Communicating with Owners

When you must reject and redraw, explain clearly:

"The sample we collected didn't meet the quality standards required for this particular test. Unlike routine blood work, liquid biopsy is extremely sensitive and requires perfect sample handling. To get results we can trust, we need to collect a fresh sample. I know it's inconvenient, but an unreliable result is worse than no result—it could lead us in the wrong direction."

Most owners understand when you explain that a bad sample could cause either a false alarm or a missed diagnosis.

Building a Culture of Quality

Train Your Team

Everyone involved in sample collection and handling should understand:

  • Why cfDNA samples are different from routine bloodwork
  • The specific handling requirements (time, temperature, tubes)
  • What rejection criteria look like
  • That it's okay—and expected—to flag problem samples

Track Rejections

If you're consistently rejecting samples, investigate:

  • Are certain staff members having more issues? (Training opportunity)
  • Are specific collection scenarios problematic? (Workflow adjustment)
  • Is shipping logistics causing issues? (Carrier/packaging review)

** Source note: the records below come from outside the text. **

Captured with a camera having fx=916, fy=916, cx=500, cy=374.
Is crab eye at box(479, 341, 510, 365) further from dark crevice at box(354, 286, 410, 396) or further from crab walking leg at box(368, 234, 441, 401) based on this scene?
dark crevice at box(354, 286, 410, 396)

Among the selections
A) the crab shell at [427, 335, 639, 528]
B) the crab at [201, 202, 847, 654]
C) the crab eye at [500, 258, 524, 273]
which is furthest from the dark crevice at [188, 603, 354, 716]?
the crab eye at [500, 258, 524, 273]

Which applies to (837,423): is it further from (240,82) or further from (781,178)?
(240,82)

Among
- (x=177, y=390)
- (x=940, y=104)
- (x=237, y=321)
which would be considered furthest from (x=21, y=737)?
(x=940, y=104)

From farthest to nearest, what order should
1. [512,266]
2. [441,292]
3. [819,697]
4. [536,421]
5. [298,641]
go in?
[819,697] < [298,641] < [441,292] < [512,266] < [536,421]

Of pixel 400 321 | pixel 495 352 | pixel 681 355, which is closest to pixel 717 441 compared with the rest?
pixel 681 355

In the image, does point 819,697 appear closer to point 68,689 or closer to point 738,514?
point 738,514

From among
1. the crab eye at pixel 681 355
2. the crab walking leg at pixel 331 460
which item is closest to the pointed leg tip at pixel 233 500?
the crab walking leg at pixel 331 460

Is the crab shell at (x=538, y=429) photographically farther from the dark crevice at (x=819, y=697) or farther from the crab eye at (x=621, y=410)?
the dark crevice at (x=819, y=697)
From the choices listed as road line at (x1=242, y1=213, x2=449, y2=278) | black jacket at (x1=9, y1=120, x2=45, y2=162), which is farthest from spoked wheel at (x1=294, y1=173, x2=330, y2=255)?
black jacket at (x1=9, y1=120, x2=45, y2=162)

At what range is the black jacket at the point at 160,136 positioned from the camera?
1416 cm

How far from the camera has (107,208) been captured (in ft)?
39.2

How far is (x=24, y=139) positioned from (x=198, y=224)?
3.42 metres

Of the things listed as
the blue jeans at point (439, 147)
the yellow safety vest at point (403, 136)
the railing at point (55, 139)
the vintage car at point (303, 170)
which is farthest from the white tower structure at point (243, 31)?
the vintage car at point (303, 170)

Summary: The Rejection Hierarchy

PriorityIssueConsequence if RunDecision
CRITICALClotComplete invalidationAlways reject
CRITICALSevere hemolysisFalse negativesAlways reject
CRITICALTime exceeded (EDTA)False positives/negativesAlways reject
CRITICALFrozen StreckComplete destructionAlways reject
HIGHInsufficient volumeReduced sensitivityUsually reject
MODERATEMild hemolysisInterpret with cautionRun with notes
MODERATEMild lipemiaVariable interferenceMay run with notes

The Bottom Line: A rejected sample causes a delay and requires a redraw. A bad result causes a misdiagnosis that may harm the patient and damage trust. Choose the delay.